Myomectomy is surgical removal of uterine fibroids. Its goal is to repair the uterus and bring it back to its usual functioning. It is the only surgical procedure for uterine fibroids that can preserve the possibility of getting pregnant after it.

The main practical goal here is to stop heavy bleeding and pressure on the internal organs from the (possibly large) fibroids. The disadvantage is that fibroids can happen again. Fibroids that are cut out cannot come back, but if nothing else changes in the life of the patient, fibroids that were not operated upon may grow larger, or new ones can form. If there were one or two large fibroids and they were taken out, the risk of other such fibroids growing again is low. If there were a large number of small fibroids and some of them were not taken out during myomectomy, they can just continue growing as if no surgery ever happened.

(This of course begs the question — why were not those small fibroids taken out as well? In abdominal myomectomy, the surgeon can actually see and feel under his fingertips the entire uterus. If he can detect them, he can can take them out.

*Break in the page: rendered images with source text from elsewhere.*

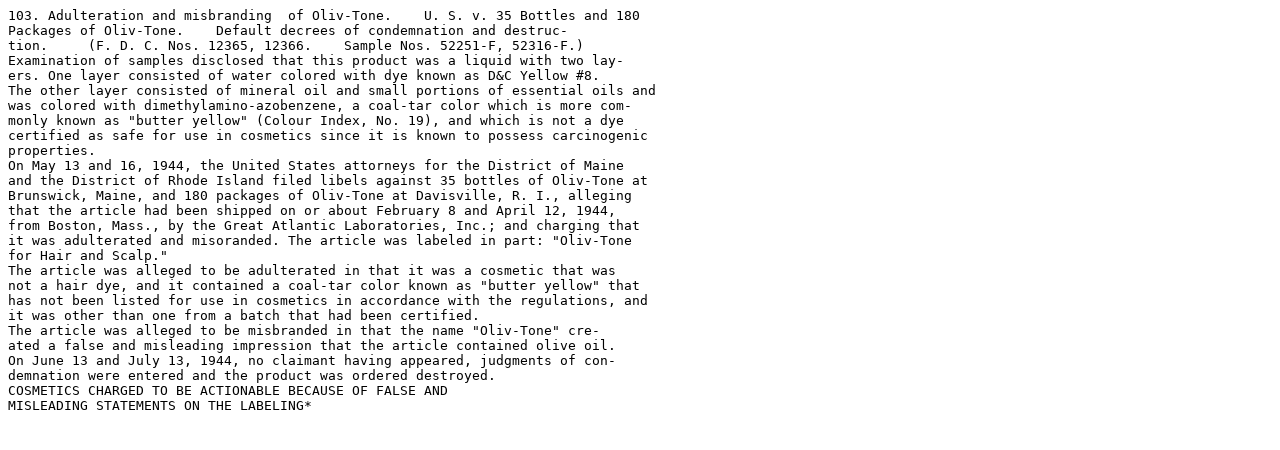

--- FILE ---
content_type: text/plain;charset=utf-8
request_url: https://digirepo.nlm.nih.gov/dr-webapp/ajaxp?theurl=http://localhost:8080/fedora/get/nlm:fdanjid-csnj00103-case/OCR
body_size: 1946
content:
103. Adulteration and misbranding  of Oliv-Tone.    U. S. v. 35 Bottles and 180
Packages of Oliv-Tone.    Default decrees of condemnation and destruc- 
tion.     (F. D. C. Nos. 12365, 12366.    Sample Nos. 52251-F, 52316-F.)
Examination of samples disclosed that this product was a liquid with two lay- 
ers. One layer consisted of water colored with dye known as D&C Yellow #8. 
The other layer consisted of mineral oil and small portions of essential oils and 
was colored with dimethylamino-azobenzene, a coal-tar color which is more com- 
monly known as "butter yellow" (Colour Index, No. 19), and which is not a dye 
certified as safe for use in cosmetics since it is known to possess carcinogenic 
properties.
On May 13 and 16, 1944, the United States attorneys for the District of Maine 
and the District of Rhode Island filed libels against 35 bottles of Oliv-Tone at 
Brunswick, Maine, and 180 packages of Oliv-Tone at Davisville, R. I., alleging 
that the article had been shipped on or about February 8 and April 12, 1944, 
from Boston, Mass., by the Great Atlantic Laboratories, Inc.; and charging that 
it was adulterated and misoranded. The article was labeled in part: "Oliv-Tone 
for Hair and Scalp."
The article was alleged to be adulterated in that it was a cosmetic that was 
not a hair dye, and it contained a coal-tar color known as "butter yellow" that 
has not been listed for use in cosmetics in accordance with the regulations, and 
it was other than one from a batch that had been certified.
The article was alleged to be misbranded in that the name "Oliv-Tone" cre- 
ated a false and misleading impression that the article contained olive oil.
On June 13 and July 13, 1944, no claimant having appeared, judgments of con- 
demnation were entered and the product was ordered destroyed.
COSMETICS CHARGED TO BE ACTIONABLE BECAUSE OF FALSE AND 
MISLEADING STATEMENTS ON THE LABELING*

However, in a procedure such as laparascopy, the fibroids that are near the surface of the uterus are taken out, while the other parts are simply not taken into account, so smaller fibroids can remain there, unseen and untouched… That is why it is important to diagnose the fibroids entirely and completely, usually with ultrasound, MRI, hysteroscopy etc.)

It is possible to misdiagnose adenomyosis for fibroids and then a wrong kind of surgery may be undertaken.

The Position of the Fibroids

The preferred methods will depend on the place the fibroids occupy. The types of fibroids are:

Intracavitary myomas — inside the uterine cavity. Will usually produce metrorrhagia (bleeding between periods) and/or severe cramping. This type of myomas can be successfuly eliminated by a procedure called hysteroscopic resection, through the cervix and with no incision.

Submucous myomas — one part in the cavity and the rest in the wall of the uterus. Usually produces menorrhagia (heavy menstrual bleeding) as well as bleeding between periods. For some of these myomas, hysteroscopic resection may be a method of choice.

Intramural myomas — in the wall of the uterus. Can be very small up to large as a grapefruit. There are several fibroid treatments for this group, but — best of all — this type of fibroids may not call for a surgery at all.

Subserous myomas — on the outer wall of the uterus. Can be destroyed by laparoscopy.

Pedunculated myoma — an outside myoma on the stalk. Best eliminated by laparoscopy.

Various Forms of Myomectomy

There is not one technique good in all cases, rather it is a body of evolving techniques, such as:

Abdominal myomectomy

Laparoscopic myomectomy

Laparoscopic myomectomy videos

Hysteroscopic resection (hysteroscopic myomectomy)

The Risks of Myomectomy

Many surgeons can do hysterecomy but are not well versed in myomectomy. For them, hysterectomy is a safer route, but you insist on having everything explained to you before commiting yourself to hysterectomy.

If the surgeon is properly trained, the risks will be minimal. Still, note the following list of possible problems:

. blood loss,

. bowel obstruction,

. anemia,

. pain,

. late intestinal obstruction,

. infertility,

. possible conversion to hysterectomy during myomectomy, and

. subsequent surgery.

Pregnancy after myomectomy is not impossible, but some parts of the uterine wall may become weaker because of the myomectomy, with possible complications in pregnancy such as ruptures of the uterine wall, and cesarean section.

Fibroids are benign tumors, but in 1% of all cases there is a possibility that they will become malign. If that is not discovered before the operation, the surgeon may convert the myomectomy to a hysterectomy, in order to prevent spreading cancer to the other parts of the body.